The climate change impact of methane is significant — 25 times greater than carbon dioxide over a 100-year period.
In Alberta, the oil and gas industry is the largest source of methane emissions. Methane emissions in 2014 from Alberta’s oil and gas sector were 31.4 megatonnes of carbon dioxide equivalents. This accounted for 70% of provincial methane emissions and 25% of all emissions from the upstream oil and gas sector.
48% of these methane emissions are from direct venting or venting from equipment, 46% comes from fugitive emissions or leaks, and the remaining 6% are from flaring or other sources.
Two carbon offset protocols exist now to support methane reductions in the oil and gas sector:
an offset protocol to encourage converting existing pneumatic equipment to highly efficient options
an offset protocol for solution gas conservation
Getting to 2025
Cutting methane emissions is the most cost-effective way to accelerate greenhouse gas reductions.
Alberta will reduce methane emissions from oil and gas operations by 45 percent by 2025 using the following approaches:
Applying new emissions design standards to new Alberta facilities. Applying standards at the planning stage will be less expensive.
Improving measurement and reporting of methane emissions, as well as leak detection and repair requirements.
Developing a joint initiative on methane reduction and verification for existing facilities, and backstopping this with regulated standards that take effect in 2020, to ensure the 2025 target is met. This initiative will include Alberta industry, environmental groups and Indigenous communities.

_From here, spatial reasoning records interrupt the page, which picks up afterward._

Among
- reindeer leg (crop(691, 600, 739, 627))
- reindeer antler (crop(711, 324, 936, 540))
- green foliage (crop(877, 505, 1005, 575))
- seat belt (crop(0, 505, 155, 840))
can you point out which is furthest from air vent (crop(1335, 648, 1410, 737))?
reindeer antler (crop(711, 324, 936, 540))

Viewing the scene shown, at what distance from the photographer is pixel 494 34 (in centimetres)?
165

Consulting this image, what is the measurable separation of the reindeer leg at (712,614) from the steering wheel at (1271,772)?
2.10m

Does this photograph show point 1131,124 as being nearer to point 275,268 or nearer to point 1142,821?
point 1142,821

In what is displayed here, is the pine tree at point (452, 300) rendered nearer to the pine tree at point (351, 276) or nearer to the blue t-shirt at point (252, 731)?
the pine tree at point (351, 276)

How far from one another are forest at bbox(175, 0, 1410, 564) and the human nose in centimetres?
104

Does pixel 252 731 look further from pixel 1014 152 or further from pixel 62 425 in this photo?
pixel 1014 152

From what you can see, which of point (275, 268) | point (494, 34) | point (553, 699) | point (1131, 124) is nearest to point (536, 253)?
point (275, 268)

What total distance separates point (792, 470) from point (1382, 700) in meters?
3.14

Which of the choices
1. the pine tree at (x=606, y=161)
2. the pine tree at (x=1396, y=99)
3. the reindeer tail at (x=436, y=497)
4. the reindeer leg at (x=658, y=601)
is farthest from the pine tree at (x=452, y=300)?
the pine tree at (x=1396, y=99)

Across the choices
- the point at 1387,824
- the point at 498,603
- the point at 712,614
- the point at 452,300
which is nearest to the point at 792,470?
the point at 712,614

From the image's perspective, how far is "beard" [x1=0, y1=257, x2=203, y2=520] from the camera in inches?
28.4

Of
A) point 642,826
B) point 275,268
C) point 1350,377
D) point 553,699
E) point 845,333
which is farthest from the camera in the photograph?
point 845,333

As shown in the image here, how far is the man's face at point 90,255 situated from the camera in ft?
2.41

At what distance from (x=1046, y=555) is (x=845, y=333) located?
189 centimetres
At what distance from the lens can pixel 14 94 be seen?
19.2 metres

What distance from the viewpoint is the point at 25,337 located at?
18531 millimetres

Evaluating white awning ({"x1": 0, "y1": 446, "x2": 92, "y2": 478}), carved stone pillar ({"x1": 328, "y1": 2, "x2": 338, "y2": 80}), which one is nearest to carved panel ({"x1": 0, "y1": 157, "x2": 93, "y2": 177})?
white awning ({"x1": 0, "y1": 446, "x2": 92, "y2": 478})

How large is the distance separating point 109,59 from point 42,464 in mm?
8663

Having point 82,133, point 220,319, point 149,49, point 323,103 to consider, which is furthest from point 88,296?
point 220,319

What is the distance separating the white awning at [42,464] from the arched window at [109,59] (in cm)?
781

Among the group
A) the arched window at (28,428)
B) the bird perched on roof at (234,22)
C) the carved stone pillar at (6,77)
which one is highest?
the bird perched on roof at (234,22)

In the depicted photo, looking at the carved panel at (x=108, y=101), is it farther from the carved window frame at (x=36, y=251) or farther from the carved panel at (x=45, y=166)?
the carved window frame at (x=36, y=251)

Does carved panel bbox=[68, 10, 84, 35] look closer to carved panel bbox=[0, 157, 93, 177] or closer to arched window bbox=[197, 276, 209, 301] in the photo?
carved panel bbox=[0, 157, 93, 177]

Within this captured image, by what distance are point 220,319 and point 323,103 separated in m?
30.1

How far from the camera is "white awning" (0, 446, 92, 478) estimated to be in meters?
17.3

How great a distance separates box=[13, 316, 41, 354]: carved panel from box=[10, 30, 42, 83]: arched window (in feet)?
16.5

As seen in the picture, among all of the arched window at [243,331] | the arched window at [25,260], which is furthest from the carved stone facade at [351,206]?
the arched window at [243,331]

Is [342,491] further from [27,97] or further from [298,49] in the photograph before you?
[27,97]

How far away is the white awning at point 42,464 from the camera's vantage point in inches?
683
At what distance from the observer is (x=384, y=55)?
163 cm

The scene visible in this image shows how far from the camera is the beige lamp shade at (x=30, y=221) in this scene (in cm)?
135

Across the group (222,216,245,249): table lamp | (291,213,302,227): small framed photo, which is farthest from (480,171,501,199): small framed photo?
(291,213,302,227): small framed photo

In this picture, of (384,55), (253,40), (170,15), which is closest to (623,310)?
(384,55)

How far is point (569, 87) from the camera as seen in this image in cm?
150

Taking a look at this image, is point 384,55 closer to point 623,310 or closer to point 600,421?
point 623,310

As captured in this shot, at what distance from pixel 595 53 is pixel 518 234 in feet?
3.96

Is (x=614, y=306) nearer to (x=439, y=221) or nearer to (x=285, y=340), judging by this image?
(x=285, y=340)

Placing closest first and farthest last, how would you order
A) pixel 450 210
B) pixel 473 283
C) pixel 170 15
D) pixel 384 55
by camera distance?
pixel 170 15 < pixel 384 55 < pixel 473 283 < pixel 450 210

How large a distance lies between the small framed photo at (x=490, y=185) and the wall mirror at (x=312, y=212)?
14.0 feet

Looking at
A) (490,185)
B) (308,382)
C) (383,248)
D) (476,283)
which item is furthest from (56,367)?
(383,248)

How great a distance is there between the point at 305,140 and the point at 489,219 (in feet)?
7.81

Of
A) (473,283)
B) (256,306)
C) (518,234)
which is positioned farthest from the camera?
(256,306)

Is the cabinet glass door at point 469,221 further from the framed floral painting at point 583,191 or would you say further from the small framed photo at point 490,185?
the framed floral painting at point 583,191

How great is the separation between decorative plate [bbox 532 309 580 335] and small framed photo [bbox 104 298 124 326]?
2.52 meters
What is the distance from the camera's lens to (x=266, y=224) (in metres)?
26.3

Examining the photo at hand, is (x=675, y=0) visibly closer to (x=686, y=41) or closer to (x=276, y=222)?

Implementation of the new oil and gas methane standards will be led by the Alberta Energy Regulator, in collaboration with Alberta Energy and the Alberta Climate Change Office.
Alberta’s reduction target and timeline match the commitments recently announced by the Canadian and American federal governments and are consistent with our approach of protecting our economic competitiveness through alignment with North American environmental standards.